▶ _ЗАДАНИЕ_
Умножьте на 1,5 все числа в ответах (координаты точек и расстояния) и перепишите все строки от строки с «Out of the candidates» до строки с «14310 millimetres» включительно, оставив формулировки до ответов без изменений. Каждый результат округлите до того же количества знаков после запятой, что и в исходном числе, а половины округляйте вверх.

▶ _ФРАГМЕНТ НАБОРА ДАННЫХ_
════════

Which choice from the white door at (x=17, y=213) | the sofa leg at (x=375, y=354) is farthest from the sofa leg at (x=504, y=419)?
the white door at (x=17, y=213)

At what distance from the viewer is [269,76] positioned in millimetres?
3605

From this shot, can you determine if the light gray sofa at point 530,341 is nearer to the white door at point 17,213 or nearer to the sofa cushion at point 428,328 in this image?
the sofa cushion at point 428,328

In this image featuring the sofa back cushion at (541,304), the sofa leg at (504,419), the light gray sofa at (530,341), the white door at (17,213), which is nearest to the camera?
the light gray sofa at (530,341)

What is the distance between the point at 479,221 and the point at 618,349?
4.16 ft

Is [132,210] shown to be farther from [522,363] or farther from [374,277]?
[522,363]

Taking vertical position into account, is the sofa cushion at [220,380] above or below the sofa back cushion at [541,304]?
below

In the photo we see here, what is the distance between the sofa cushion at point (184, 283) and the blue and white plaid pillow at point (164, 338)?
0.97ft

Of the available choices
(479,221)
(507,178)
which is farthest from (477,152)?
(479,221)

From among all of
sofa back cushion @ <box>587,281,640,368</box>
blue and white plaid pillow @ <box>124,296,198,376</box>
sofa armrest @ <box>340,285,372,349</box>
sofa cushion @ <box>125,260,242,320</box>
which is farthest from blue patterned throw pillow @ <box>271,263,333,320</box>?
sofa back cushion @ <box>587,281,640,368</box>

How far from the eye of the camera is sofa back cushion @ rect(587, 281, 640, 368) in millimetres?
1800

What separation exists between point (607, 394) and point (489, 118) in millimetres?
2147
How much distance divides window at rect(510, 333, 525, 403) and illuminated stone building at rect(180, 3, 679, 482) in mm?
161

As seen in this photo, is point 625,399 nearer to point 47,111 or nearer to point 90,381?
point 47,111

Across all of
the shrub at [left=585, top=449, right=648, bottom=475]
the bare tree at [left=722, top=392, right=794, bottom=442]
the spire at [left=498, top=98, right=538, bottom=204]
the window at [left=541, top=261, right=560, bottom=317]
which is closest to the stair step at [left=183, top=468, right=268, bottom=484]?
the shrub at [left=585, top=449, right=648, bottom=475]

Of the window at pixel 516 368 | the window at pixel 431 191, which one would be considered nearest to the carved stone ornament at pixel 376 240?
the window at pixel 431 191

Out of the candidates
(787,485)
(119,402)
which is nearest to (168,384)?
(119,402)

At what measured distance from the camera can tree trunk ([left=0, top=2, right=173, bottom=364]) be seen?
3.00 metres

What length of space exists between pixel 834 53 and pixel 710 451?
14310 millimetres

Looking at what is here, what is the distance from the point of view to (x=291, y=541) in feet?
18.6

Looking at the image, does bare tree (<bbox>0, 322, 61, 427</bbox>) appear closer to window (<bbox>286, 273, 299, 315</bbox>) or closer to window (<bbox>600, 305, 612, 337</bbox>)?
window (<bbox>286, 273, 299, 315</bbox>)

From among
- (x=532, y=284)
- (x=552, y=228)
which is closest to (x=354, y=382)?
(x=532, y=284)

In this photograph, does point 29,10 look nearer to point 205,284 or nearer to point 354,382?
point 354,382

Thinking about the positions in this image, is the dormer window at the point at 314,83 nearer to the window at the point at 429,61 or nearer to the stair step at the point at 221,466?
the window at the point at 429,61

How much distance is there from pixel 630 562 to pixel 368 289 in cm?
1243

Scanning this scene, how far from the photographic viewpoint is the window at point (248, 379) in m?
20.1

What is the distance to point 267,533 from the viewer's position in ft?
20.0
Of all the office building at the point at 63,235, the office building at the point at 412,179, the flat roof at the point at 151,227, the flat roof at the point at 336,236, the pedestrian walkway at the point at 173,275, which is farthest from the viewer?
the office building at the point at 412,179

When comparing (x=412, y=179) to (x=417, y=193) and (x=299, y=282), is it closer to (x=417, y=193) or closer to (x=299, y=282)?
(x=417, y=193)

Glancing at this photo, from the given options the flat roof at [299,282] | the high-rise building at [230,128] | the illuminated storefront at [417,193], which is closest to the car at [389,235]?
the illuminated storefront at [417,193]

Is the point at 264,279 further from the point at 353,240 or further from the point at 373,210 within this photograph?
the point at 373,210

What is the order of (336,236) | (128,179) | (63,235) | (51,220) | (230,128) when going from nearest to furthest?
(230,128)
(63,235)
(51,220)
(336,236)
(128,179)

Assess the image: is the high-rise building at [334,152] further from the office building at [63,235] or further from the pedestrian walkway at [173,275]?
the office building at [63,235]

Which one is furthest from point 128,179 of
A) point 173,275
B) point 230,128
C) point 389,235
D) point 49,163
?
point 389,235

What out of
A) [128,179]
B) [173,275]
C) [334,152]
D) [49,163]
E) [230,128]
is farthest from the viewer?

════════

▶ _РЕШЕНИЕ ЗАДАНИЯ_
Out of the candidates
(787,485)
(119,402)
which is nearest to (168,384)?
(179,603)

At what measured distance from the camera can tree trunk ([left=0, top=2, right=173, bottom=364]) be seen?
4.50 metres

What length of space exists between pixel 834 53 and pixel 710 451?
21465 millimetres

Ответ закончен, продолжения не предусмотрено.